* **Tasks for this exercise**
**1)** Translate this sentence from the excerpt about Coetzee and Markson into Spanish: "I have not yet read David Markson's new book, The Last Novel."
**2)** In the excerpt about Coetzee and Markson, which site did the writer come from when clicking over to the Quiet Bubble review?
**3)** Carry on the excerpt about Coetzee and Markson from the point where it stops, keeping its voice and subject.

-- BEGIN Excerpt --

I am increasingly interested in questions of certainty, and in authors pursuing variations, be they formal or thematic, and I think of Coetzee, in part, in those sorts of terms. In due time I will return to Disgrace and the earlier books, especially in light of the turns taken in Elizabeth Costello and Slow Man. But I'm very interested to see what happens with Diary of a Bad Year. Will the "strong opinions" resemble the silliness spouted by Costello? Will they resemble Coetzee's own essays? How will Coetzee write through his scenario?

The same book over and over

I have not yet read David Markson's new book, The Last Novel. Even so, I was a little surprised to see this review at Quiet Bubble, in which Markson is said to have "licked this flavor of ice cream too many times" and The Last Novel is said to be "a retread of This Is Not A Novel, only more reticent about the narrator and less emotionally engaging". I clicked over to the review from The Reading Experience, where Dan Green admits that he "[has] to agree" with the assessment--also surprising. Well, less surprising, I guess, than strange, or unexpected. A strange thing to say about Markson and this book, an unexpected criticism to see leveled by readers open to work like Markson's. After all, Quiet Bubble doesn't say that The Last Novel is bad, or even weak. In fact, The Last Novel "is terrific if you’ve never read Markson before". As with the previous books in what Quiet Bubble calls the Markson Quartet (which I like: no doubt we can expect the collected set to be reissued in an attractive Everyman edition, just like Updike's Rabbit books or Cormac McCarthy's Border Trilogy, right?), Markson (or Markson's proxy) is preoccupied with death--the deaths of artists, of people he's known, with his own mortality. Quiet Bubble says:
...outliving his usefulness—being outdated—is one of the primary anguishes motivating The Last Novel. [...] More here than any previous novel, Markson (excuse me, Writer) worries about getting old. Again, though, he’s done this better—in the far superior and deeply moving Vanishing Point.

-- END Excerpt --
-- BEGIN Entries --

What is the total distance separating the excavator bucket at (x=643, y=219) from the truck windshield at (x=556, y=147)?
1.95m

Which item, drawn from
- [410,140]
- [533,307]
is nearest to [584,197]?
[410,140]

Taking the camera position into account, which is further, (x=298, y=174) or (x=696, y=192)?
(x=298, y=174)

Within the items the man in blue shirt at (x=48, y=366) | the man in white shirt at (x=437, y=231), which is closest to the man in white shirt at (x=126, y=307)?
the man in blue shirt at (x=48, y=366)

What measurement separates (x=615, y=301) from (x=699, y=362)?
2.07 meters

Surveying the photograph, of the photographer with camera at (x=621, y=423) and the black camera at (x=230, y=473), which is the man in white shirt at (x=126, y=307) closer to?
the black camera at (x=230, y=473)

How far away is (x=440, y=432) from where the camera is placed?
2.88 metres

-- END Entries --

* **Per-task answers**
**1)** Todavía no he leído el nuevo libro de David Markson, The Last Novel.

**2)** The Reading Experience.

**3)**
Of course, I can't argue this last point, not yet. But it seems to me that, instead of simply comparing the latest one with the previous three, a better course might be to think of them as a quartet, as a collective. I prefer to think of them in the kinds of terms described by Derik Badman in his much more positive review of The Last Novel, which appeared in The Quarterly Conversation. Derik is an unabashed fan of Markson's work, but still his take on the book appeals to me. He admits that The Last Novel "will be familiar" to readers who have read the previous three, but that "it is not worn of pleasures and novelty. Markson is not working from a cookie cutter; rather his four most recent works display a planned and well-executed set of variations". He quotes from the book, on exactly this topic:

Reviewers who protest that Novelist has lately appeared to be writing the same book over and over.

Like their grandly perspicacious uncles--who groused that Monet had done those damnable water lilies nine dozen times already also.

I think it's impressive that Markson has made it four books into "writing in his own personal genre, as it were" before there have been grumblings that he is repeating himself (though I suppose the quoted passage implies that my perception of a lack of such grumblings is not correct). We expect writers, somehow, to always be doing something "new". The "experimental" writer, especially, must always be innovating. But how can a writer always be innovating? Always be shaking up the form he or she uses? Markson, it seems to me, has hit upon a form that is his own, and he has written in it, and continued to write in it, because it is of aesthetic interest to him.

I'm reminded of the jazz musician who blazed a trail in the 1960s and has explored what was then a new, exciting sound ever since, only to be accused of no longer blazing a trail in his dotage, to be found aesthetically conservtive. Even those artists who go against the grain, we all too often demand that they write as we would have them write, play as we would have them play, we who are the consumers of the off-beat, the difficult, the idiosyncratic. We demand, almost, that even they be career-conscious, that they be wary of the reception, that they not bore us through repetition. As if the artistic choices aren't theirs to make. As if the writing isn't its own reward.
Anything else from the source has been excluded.